Mylan, based in Pittsburgh, had made a $4 billion all-stock offer in July to buy Bristol, Tenn.-based King. Mylan had a chance to negotiate new terms when King announced recently that it would have to restate earnings for 2002, 2003 and the first six months of 2004.
"Following discussions, the companies were not able to agree upon terms for a revised transaction," the companies said in an announcement Sunday night.
A King spokesman did not immediately return a call for comment Monday, but the Tennessee company issued a statement saying it was "repositioned for growth" and made no mention of Mylan.
"With the addition of new talent and rigorous new acquisition criteria, King is working to strengthen the company's portfolio," the statement said. "By sensibly adding products with significant growth potential and divesting underperforming assets, King expects to improve the company's long-term prospects and build value for its shareholders."
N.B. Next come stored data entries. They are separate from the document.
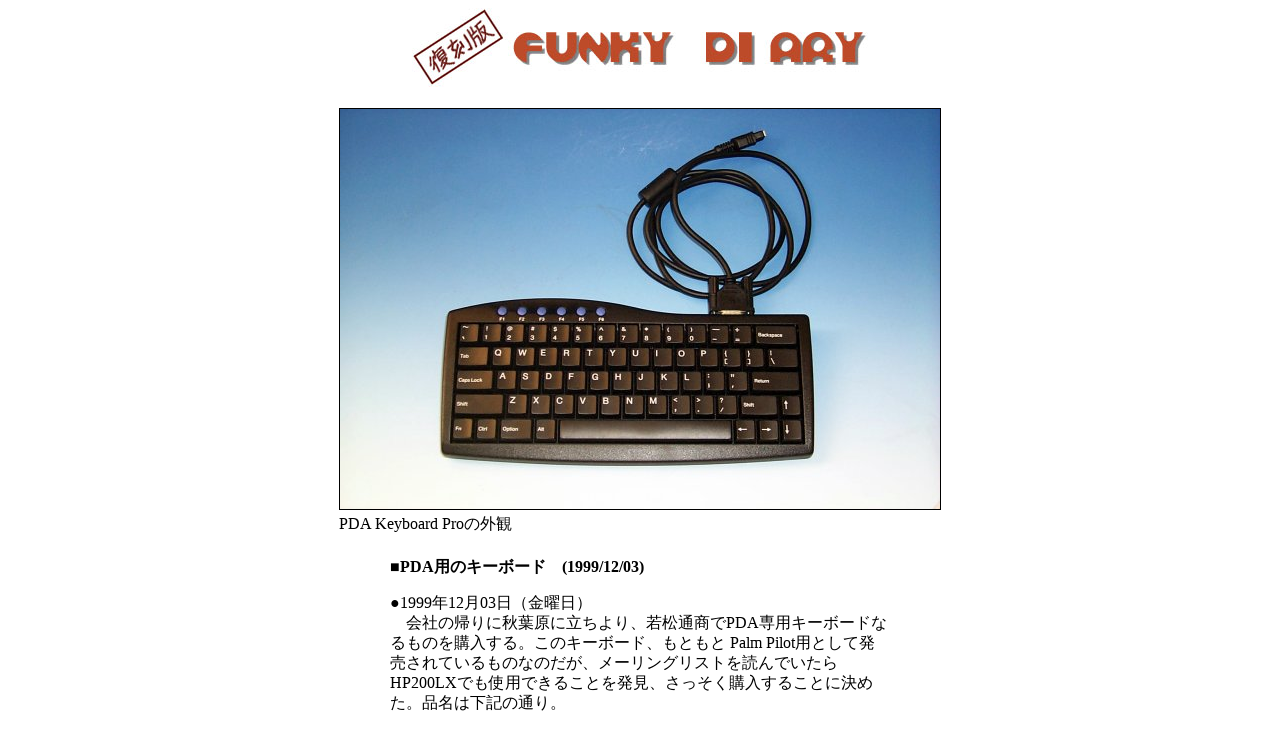

--- FILE ---
content_type: text/html
request_url: https://funkygoods.com/fd_2/diary_86.html
body_size: 5470
content:
<HTML>

<HEAD>

<meta http-equiv="Content-Type" content="text/html; charset=Shift_JIS">
<TITLE>Funky Diary_2 Diary_86</TITLE>


<!-- インラインCSSをSTYLEタグで定義：クラスセレクタ .fooは200%、.barは150%　-->
<STYLE type="text/css">
<!--
.foo{ line-height: 130%; }
.bar{ line-height: 130%; }
{
-->
</STYLE>


</HEAD>

<BODY bgcolor="#FFFFFF" text="#000000" link="#000000" vlink="#7E8287" alink="#000066">


<CENTER>
<IMG SRC="fdban_f.jpg">
</CENTER>

<BR>

<CENTER>
<TABLE BORDER=0>
<TD><IMG ALIGN="CENTER" SRC="500_308.jpg" BORDER=1></TD><TR>
<TD  WIDTH="600">
<DIV CLASS="foo">
PDA Keyboard Proの外観
</DIV>
</TD><TR>
</TABLE>
</CENTER>

<BR>

<CENTER>

<TABLE width="500" border="0" cellspacing="0" cellpadding="0">
  <TBODY>
    <TR>
    <TD width="500">
   <DIV CLASS="foo">

      <B>■PDA用のキーボード　(1999/12/03)</B><P>

      ●1999年12月03日（金曜日）<BR>

      　会社の帰りに秋葉原に立ちより、若松通商でPDA専用キーボードなるものを購入する。このキーボード、もともと Palm Pilot用として発売されているものなのだが、メーリングリストを読んでいたらHP200LXでも使用できることを発見、さっそく購入することに決めた。品名は下記の通り。<P>

　・製品名：ＴＰ－Ｋ９９ＷＰ－ＢＫ　ＰＤＡ Ｋｅｙｂｏａｒｄ Ｐｒｏ<BR>
　・販売元：株式会社テックパーツ<BR>
　・住　所：〒113-0034 東京都文京区湯島３－１４－２<BR>
　・ＵＲＬ：http://www.tecparts.ab.psiweb.com/<BR><P>

      　若松通商では、「HP200LXで動作確認済み」として7,980円で販売されていた。余談であるがHP200LXはいよいよもって在庫が無くなってきたようだ。若松でも価格表が引っ込められていた。予備用としてもう一台購入しておいた方が良いかもしれないな。。｡<P>

   </DIV>
      </TD>
    </TR>

  </TBODY>
</TABLE>
</CENTER>

<BR>

<CENTER>
<TABLE BORDER=0>
<TD><IMG ALIGN="CENTER" SRC="500_309.jpg" BORDER=1></TD><TR>
<TD  WIDTH="600">
<DIV CLASS="foo">
PDA Keyboard Proの裏面とバッテリーボックス
</DIV>
</TD><TR>
</TABLE>
</CENTER>

<BR>

<CENTER>
<TABLE BORDER=0>
<TD><IMG ALIGN="CENTER" SRC="500_310.jpg" BORDER=1></TD><TR>
<TD  WIDTH="600">
<DIV CLASS="foo">
PDA Keyboard ProのI/Fコネクタ｡シリアル接続である｡
</DIV>
</TD><TR>
</TABLE>
</CENTER>

<BR>

<CENTER>
<TABLE BORDER=0>
<TD><IMG ALIGN="CENTER" SRC="500_311.jpg" BORDER=1></TD><TR>
<TD  WIDTH="600">
<DIV CLASS="foo">
HP200LXにPDA Keyboard Proを接続する｡
</DIV>
</TD><TR>
</TABLE>
</CENTER>

<BR>

<CENTER>

<TABLE width="500" border="0" cellspacing="0" cellpadding="0">
  <TBODY>
    <TR>
    <TD width="500">
   <DIV CLASS="foo">

      　このキーボードの特徴は、キーボードの駆動用に単4乾電池3本を内蔵することであろう。キーボード本体電源を持っていることにより、PDA本体のバッテリーを消費することが無い。キーボード電源のオン・オフは本体側面のマイクロスイッチで行うが、現状オンなのかオフなのかが判別しずらい。<P>

HP200LXでの使用方法は簡単で、キーボードを接続した後、ドライバソフトを常駐させればOKだ。速度的にもまったく問題無く使用することができる。Newtonキーボードを接続する場合には専用のケーブルを自作する必要があったが、このPDA Keyboard ProならばHP純正のケーブルが使えるため便利である。<P>

   </DIV>
      </TD>
    </TR>

  </TBODY>
</TABLE>
</CENTER>

<BR>

<CENTER>
<TABLE BORDER=0>
<TD><IMG ALIGN="CENTER" SRC="500_312.jpg" BORDER=1></TD><TR>
<TD  WIDTH="600">
<DIV CLASS="foo">
常用しているHP200LXの底面に貼られた改造シール
</DIV>
</TD><TR>
</TABLE>
</CENTER>

<BR>

<CENTER>

<TABLE width="500" border="0" cellspacing="0" cellpadding="0">
  <TBODY>
    <TR>
    <TD width="500">
   <DIV CLASS="foo">

      　ところで、筆者のHP200LXは、発売とほぼ同時にゲットした超初期型だ。当然のことながら倍速化処理を行い、内蔵メモリは4MBに拡張してある。メモリ拡張キットは5MB版を用いているのだが、筆者のマシンのように超初期型の200LXは、残念ながら4MBまでしか認識させることができないのだ。マシンの底面には、数々の改造が施されたことを示すシールが貼られている。<P>

      　さて、今回キーボードドライバソフトをインストールしている最中、筆者の不注意により､HP200LX本体内蔵メモリを飛ばしてしまった。ハードリセットをかけた後は、RAMディスクの内容を消去するか否かと聞いてくるのであるが、ここで誤ってYESを押してしてしまったのである。バックアップは他のマシンに取ってあったものの、最近導入したDOSPPPを使用したインターネット接続環境はバックアップされたおらず、再構築しなくてはならなくなってしまった。トホホである。<P>

      【2014年の追記】<br>
      1995年頃からずっと､筆者はメインのPDAとしてHP200LXを使ってきた｡遊びで数々の謎ぱー機に手を染めてきたのではあるが､やはり仕事で使うには､きちんとしたメーカー製品でないと信頼性が得られない｡出勤日も休日も､常にHP200LXを持っていた｡1996年にトルコを訪問した際にも､同行したPDAはHP200LXだった｡その後､1999年末にHP社が正式に200LXの製造・販売を止めるアナウンスを出したのを機に､バックアップ用のマシンを購入することになる｡<P>

   </DIV>
      </TD>
    </TR>

  </TBODY>
</TABLE>
</CENTER>

<BR>

<hr width="400">

<BR>

<CENTER>
<B><A HREF="./funkydiary_2.html"><< Menu Page</A></B>
</CENTER>

<BR>

<hr width="400">

<CENTER>

<TABLE>

    <TBODY><TR align="center">
      <TD colspan="2"><FONT size="3"><BR>
      Copyright (C) Studio Pooh & Catty<BR>1996-2014<BR>
      </FONT></TD>
    </TR>

  </TBODY>

</TABLE>



<script type="text/javascript">
var gaJsHost = (("https:" == document.location.protocol) ? "https://ssl." : "http://www.");
document.write(unescape("%3Cscript src='" + gaJsHost + "google-analytics.com/ga.js' type='text/javascript'%3E%3C/script%3E"));
</script>
<script type="text/javascript">
var pageTracker = _gat._getTracker("UA-1844373-1");
pageTracker._initData();
pageTracker._trackPageview();
</script>





</BODY>
</HTML>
Mylan did not return phone messages Sunday night seeking further comment.
In trading Monday, Mylan shares rose 43 cents, or 2.5 percent, to $17.37 on the New York Stock Exchange (search), while King shares fell 69 cents, or 6.7 percent, to $9.56. Mylan shares have traded in a 52-week range of $14.24 to $24.95. King shares have traded in a 52-week range of $10.01 to $20.22.
Wall Street has been sour on the King deal from the start, with Mylan's shares falling 20 percent on the news of the planned acquisition.
Billionaire investor Carl Icahn (search), Mylan's second-largest shareholder, had been a prominent opponent of the merger and sued to block recently amended corporate bylaws at Mylan that aimed to expedite it. Efforts to reach Icahn Associates Corp. for comment Sunday were not successful.
Mylan officials at the time said Icahn did not have a solid plan for the company.
Mylan announced Friday a delay in any approval to market the company's blood pressure medication Nebivolol, a key part of the proposed King acquisition. Officials said King's 1,200-person sales force would be used to market the hypertension drug.
The FDA had asked for a new presentation of Mylan's clinical data on more than 2,000 patients with high blood pressure, which could result in a delay of up to 90 days. Mylan officials said they hoped the delay would not be that long and didn't consider it a setback.
Mylan announced a March 10 conference call to provide investors with financial guidance and an update on Nebivolol.